- Task goal
Reproduce the news item on Helen Clark's Forbes ranking word for word, without any changes.

- Document extract
■ ■ ■ ■ ■ ■ ■
Helen Clark has appeared on a list of the 100 most powerful women in the world. The former prime minister is now the head of the United Nations Development Programme (UNDP), the first woman to fill that role.
Forbes magazine ranked Miss Clark at number 23 in 2015, noting it had been a busy year for her agency which handed out aid money to help with the Syrian refugee crisis, reconciliation efforts in Southern Sudan and the Ebola crisis in Sierra Leone.
The development programme, which oversaw a budget of $5 billion, had also copped criticism last year for mishandling millions of dollars worth of payments to Afghan police.
Miss Clark's name has been floated as a possible successor to the UN Secretary-General Ban Ki-moon when his term is over in 2016.
According to Forbes she wasn't quite as powerful as the singer and entrepreneur, Beyonce Knowles, ranked 21, but more powerful than another chart topping singer songwriter, Taylor Swift, who came in at 64.
■ ■ ■ ■ ■ ■ ■
- Entries supplied
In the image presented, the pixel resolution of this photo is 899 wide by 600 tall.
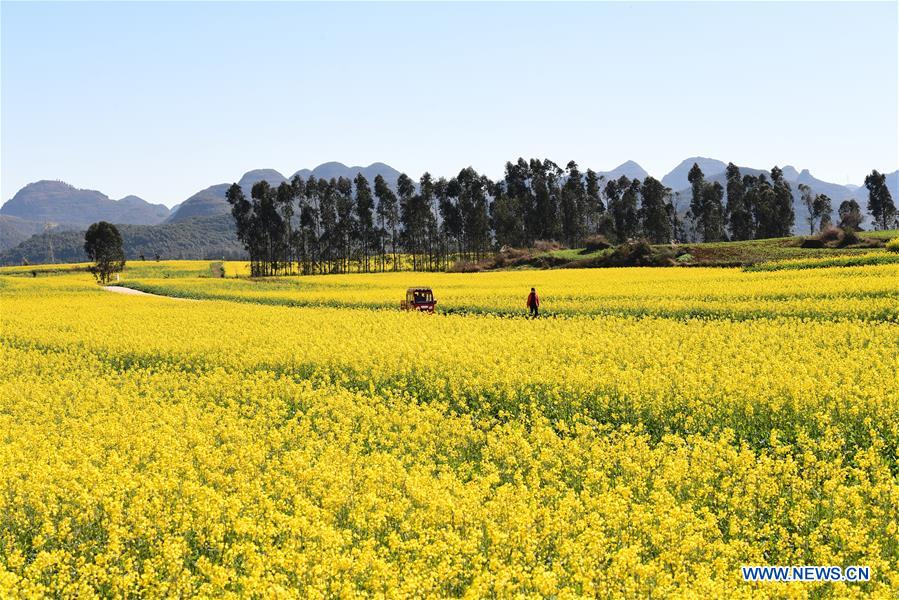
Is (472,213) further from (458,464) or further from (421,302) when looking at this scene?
(458,464)

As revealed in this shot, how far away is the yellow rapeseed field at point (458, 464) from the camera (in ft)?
22.7

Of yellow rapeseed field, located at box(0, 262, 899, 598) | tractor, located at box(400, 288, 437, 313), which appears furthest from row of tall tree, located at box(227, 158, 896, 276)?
yellow rapeseed field, located at box(0, 262, 899, 598)

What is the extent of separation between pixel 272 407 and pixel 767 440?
31.2 feet

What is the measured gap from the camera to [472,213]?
11975cm

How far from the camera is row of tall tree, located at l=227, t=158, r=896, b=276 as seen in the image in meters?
122

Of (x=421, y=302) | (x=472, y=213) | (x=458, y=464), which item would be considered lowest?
(x=458, y=464)

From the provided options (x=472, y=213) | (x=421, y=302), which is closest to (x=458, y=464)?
(x=421, y=302)

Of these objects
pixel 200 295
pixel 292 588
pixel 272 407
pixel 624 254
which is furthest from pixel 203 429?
■ ■ ■ ■ ■ ■ ■
- Written solution
Helen Clark has appeared on a list of the 100 most powerful women in the world. The former prime minister is now the head of the United Nations Development Programme (UNDP), the first woman to fill that role.
Forbes magazine ranked Miss Clark at number 23 in 2015, noting it had been a busy year for her agency which handed out aid money to help with the Syrian refugee crisis, reconciliation efforts in Southern Sudan and the Ebola crisis in Sierra Leone.
The development programme, which oversaw a budget of $5 billion, had also copped criticism last year for mishandling millions of dollars worth of payments to Afghan police.
Miss Clark's name has been floated as a possible successor to the UN Secretary-General Ban Ki-moon when his term is over in 2016.
According to Forbes she wasn't quite as powerful as the singer and entrepreneur, Beyonce Knowles, ranked 21, but more powerful than another chart topping singer songwriter, Taylor Swift, who came in at 64.